Furthermore, many nursing home residents started showing signs of dementia after being placed in a nursing facility. To minimize any cognitive decline, you can try getting your loved one used to a nursing facility first by starting with daytime care.

Financial Distress

Unless your loved one has Medicare coverage, considerable savings, or some other way to pay for their care, you might find yourself in financial ruin trying to keep up with nursing home payments. This one can be a tough decision to weigh because paying for 24-hour home care can end up costing you even more than what a nursing facility would.

Here are some ways that you can offset most of the costs of a care facility:

  • Long Term Care Insurance -As with any other type of insurance, you must shoulder a portion of the costs. Keep in mind that you might fare better if you make larger monthly payments to lower your deductibles.
  • Medicaid waiver -Because specific programs such as Medicare and Medicaid don’t typically cover long-term care costs, you would need to apply for a special waiver. However, this waiver is generally available to low-income families that need assistance with paying for a nursing facility.
  • VA Benefits -While the benefits your loved one receives as a veteran can be of great help with covering monthly expenses, they probably won’t cover all the costs associated with long-term care.

Emotional Withdrawal

For someone who is active and used to being in their own home, being in a nursing home can cause your loved one to become extremely depressed. Not only is there a sudden change in their lifestyle and routine – older people are very fond of their routines, but the loss of freedom and the new environment can be very overwhelming.

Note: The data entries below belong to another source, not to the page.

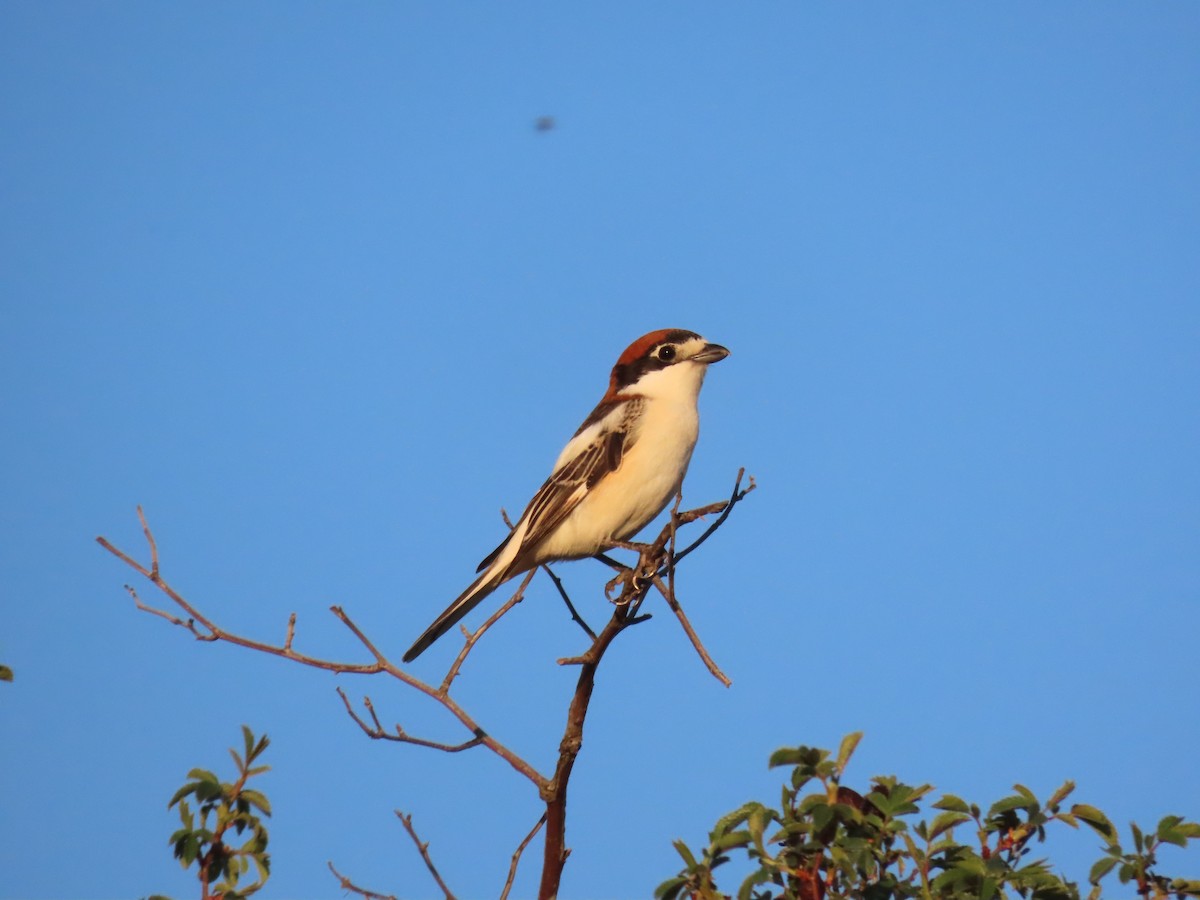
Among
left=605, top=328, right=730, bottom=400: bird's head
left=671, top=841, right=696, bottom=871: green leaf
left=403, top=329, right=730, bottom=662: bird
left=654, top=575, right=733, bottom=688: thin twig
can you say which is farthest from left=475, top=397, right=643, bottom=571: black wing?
left=671, top=841, right=696, bottom=871: green leaf

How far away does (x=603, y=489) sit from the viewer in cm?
696

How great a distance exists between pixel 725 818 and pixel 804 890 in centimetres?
24

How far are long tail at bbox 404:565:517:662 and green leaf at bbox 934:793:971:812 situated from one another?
13.4ft

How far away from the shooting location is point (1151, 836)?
8.83ft

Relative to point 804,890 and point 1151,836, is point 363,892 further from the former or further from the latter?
point 1151,836

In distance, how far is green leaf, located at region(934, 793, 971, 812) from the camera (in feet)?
9.06

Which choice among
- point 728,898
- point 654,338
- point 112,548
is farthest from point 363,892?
point 654,338

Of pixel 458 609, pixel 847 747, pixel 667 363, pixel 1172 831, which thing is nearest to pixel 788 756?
pixel 847 747

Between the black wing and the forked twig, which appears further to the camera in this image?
the black wing

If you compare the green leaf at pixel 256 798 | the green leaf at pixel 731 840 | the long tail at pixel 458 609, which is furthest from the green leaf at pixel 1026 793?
the long tail at pixel 458 609

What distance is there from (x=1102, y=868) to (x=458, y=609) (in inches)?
169

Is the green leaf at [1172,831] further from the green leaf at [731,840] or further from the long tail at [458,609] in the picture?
the long tail at [458,609]

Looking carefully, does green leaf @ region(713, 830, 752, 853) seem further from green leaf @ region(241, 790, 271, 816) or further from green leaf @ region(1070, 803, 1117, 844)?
green leaf @ region(241, 790, 271, 816)

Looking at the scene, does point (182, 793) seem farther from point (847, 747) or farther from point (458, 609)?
point (458, 609)
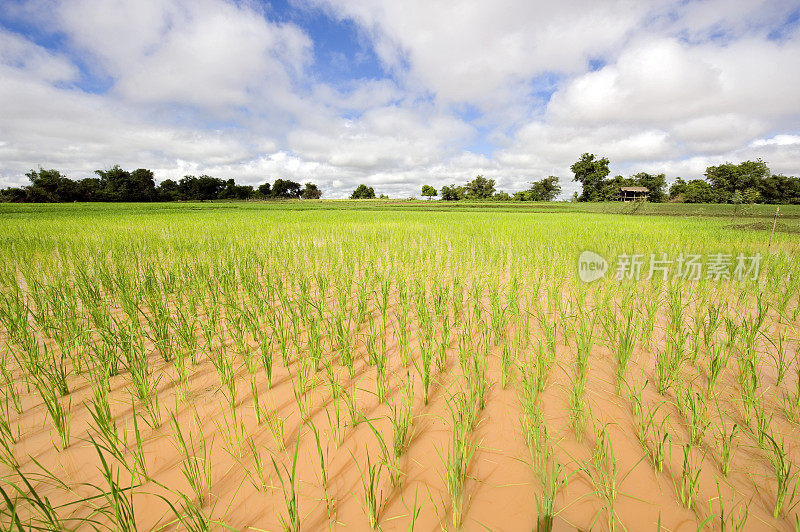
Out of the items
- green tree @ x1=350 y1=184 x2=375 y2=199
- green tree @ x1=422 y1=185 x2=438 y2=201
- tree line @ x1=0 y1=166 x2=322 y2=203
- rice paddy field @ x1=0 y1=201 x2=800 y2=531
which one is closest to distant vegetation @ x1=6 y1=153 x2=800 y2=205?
tree line @ x1=0 y1=166 x2=322 y2=203

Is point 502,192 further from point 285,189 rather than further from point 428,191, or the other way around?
point 285,189

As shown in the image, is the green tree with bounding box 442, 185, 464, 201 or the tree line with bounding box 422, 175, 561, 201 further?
the green tree with bounding box 442, 185, 464, 201

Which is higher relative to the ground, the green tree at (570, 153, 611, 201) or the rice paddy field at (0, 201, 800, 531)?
the green tree at (570, 153, 611, 201)

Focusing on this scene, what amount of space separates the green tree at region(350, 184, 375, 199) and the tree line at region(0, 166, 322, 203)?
2035cm

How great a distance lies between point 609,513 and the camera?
117 cm

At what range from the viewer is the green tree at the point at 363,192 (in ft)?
286

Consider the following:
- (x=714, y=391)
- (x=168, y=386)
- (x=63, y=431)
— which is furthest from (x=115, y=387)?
(x=714, y=391)

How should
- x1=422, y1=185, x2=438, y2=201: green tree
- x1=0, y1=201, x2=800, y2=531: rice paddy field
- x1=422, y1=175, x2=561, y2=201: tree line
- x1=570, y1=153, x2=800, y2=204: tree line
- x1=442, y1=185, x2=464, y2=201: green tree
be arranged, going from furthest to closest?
x1=422, y1=185, x2=438, y2=201: green tree < x1=442, y1=185, x2=464, y2=201: green tree < x1=422, y1=175, x2=561, y2=201: tree line < x1=570, y1=153, x2=800, y2=204: tree line < x1=0, y1=201, x2=800, y2=531: rice paddy field

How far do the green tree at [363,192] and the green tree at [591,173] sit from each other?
51.9 meters

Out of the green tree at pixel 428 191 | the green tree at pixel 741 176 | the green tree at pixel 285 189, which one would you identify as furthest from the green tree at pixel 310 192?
the green tree at pixel 741 176

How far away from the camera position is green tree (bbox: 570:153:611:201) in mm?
49312

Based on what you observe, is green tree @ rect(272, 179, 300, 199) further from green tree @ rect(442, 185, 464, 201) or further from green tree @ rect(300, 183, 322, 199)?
green tree @ rect(442, 185, 464, 201)

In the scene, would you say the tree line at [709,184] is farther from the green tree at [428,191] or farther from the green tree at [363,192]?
the green tree at [363,192]

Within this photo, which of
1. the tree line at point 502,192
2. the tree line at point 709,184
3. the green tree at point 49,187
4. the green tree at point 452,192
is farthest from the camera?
the green tree at point 452,192
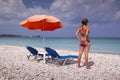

If a nursing facility is your only option, the best thing you can do to help ease your loved one’s anxieties is to visit them as much as possible. While visitation is not always possible, daily phone calls, family album photos, and other familiar objects they can place in their room can help.

Poor Care

There have been many incidents where a resident’s health declined dramatically while in a nursing home due to neglect or insufficient care. Some residents, especially those with mobility issues, have gotten bed sores, caught pneumonia, or had developed other health issues because of improper care.

That is why it is so vital that you thoroughly research any potential facilities and ask lots of questions before placing your loved one in a nursing home.


Sadly enough, nursing home abuse is quite common even in the developed world. Not only should you be concerned with how the staff is treating your loved one, but there is also the threat of other residents as well.

If your loved one is injured because of another person’s negligent behavior, including nursing home staff, you should call a lawyer right away and get the compensation you deserve.

While there are some risks that you need to consider when placing your loved one in a nursing home, there are lots of benefits as well. With the right facility, you can rest assured that seniors are being taken care of on a daily basis while decreasing the burden of care for you and other family members.